Combine the cream cheese, egg yolk, ¼ cup Confectioner’s sugar, and the vanilla in a medium bowl. Stir with a fork until well blended. Set side.
Beat the egg white with a splash of water. Set aside.
Unfold one sheet of puff pastry onto a lightly floured countertop. Roll the dough into a 10-inch by 12-inch rectangle. Snip off the two top corners at an angle. Cut two notches at the bottom of the dough (see photo). Cut 1-inch diagonal strips on the right third of the dough. Repeat this on the left third of the dough.
Spread half of the cream cheese filling down the center of the dough, leaving a 1-inch border at the top and bottom.
Spread half of the apple filling over the cream cheese filling.
Fold over the top and bottom pieces of dough over the filling.
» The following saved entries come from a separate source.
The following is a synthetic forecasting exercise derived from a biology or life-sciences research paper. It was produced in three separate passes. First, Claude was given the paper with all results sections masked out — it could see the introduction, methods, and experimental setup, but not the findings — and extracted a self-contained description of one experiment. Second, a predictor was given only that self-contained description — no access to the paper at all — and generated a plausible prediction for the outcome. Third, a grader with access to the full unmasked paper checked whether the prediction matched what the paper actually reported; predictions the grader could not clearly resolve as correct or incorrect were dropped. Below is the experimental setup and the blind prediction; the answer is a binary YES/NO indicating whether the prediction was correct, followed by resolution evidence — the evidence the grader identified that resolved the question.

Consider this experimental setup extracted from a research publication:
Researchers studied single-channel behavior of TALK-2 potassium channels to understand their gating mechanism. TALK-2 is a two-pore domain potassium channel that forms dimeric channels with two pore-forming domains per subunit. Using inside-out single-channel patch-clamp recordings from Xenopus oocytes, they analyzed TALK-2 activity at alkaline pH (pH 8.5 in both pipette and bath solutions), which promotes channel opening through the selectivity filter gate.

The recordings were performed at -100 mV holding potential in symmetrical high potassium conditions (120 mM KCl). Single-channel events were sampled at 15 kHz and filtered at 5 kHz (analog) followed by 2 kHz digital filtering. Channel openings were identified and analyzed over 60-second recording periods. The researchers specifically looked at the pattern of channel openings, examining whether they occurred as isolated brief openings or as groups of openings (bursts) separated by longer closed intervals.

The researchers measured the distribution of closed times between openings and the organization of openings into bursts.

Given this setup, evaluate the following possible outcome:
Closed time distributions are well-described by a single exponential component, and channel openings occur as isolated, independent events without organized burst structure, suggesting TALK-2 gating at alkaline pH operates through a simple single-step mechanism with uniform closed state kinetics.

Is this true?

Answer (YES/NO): NO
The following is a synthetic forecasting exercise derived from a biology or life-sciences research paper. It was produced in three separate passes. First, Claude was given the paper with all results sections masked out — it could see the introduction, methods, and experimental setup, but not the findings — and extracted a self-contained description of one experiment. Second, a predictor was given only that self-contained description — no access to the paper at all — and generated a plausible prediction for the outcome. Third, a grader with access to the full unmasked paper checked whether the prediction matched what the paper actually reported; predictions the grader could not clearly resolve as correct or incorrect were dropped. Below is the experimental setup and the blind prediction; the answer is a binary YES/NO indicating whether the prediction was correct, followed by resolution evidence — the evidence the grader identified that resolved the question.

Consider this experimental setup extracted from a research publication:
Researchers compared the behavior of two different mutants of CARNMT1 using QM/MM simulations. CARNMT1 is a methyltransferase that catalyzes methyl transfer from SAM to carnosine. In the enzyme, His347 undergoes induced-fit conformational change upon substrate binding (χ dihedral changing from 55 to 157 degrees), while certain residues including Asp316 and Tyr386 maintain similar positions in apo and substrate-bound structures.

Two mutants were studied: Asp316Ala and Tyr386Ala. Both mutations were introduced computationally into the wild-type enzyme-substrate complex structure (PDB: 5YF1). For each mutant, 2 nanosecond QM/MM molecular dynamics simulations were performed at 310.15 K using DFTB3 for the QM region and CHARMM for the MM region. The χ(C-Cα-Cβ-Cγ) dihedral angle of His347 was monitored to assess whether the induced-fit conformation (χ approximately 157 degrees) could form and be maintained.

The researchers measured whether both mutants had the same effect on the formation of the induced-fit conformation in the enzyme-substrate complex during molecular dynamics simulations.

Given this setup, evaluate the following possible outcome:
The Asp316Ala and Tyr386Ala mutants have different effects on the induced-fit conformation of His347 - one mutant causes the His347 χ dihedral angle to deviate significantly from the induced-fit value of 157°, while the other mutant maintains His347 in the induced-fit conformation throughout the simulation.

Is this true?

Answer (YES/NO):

Fold the strips of dough in a criss cross pattern to make a mock braid covering the filling. When you get to the last strip, dab a bit of the egg white underneath to keep it secure. Lightly brush the danish with the egg wash. Repeat steps 5 though 8 with the remaining sheet of puff pastry, filling, and cream cheese mixture.
Place the danishes on the prepared pan. Bake until deep golden brown, and the filling is bubbling, about 25 minutes.
Combine the remaining cup of Confectioner’s sugar, butter, and vanilla with 1 tablespoon of water in a small bowl. Whisk until smooth. Drizzle the icing over each Danish. Let sit at least 10 minutes before serving, so the filling can settle and the icing can set.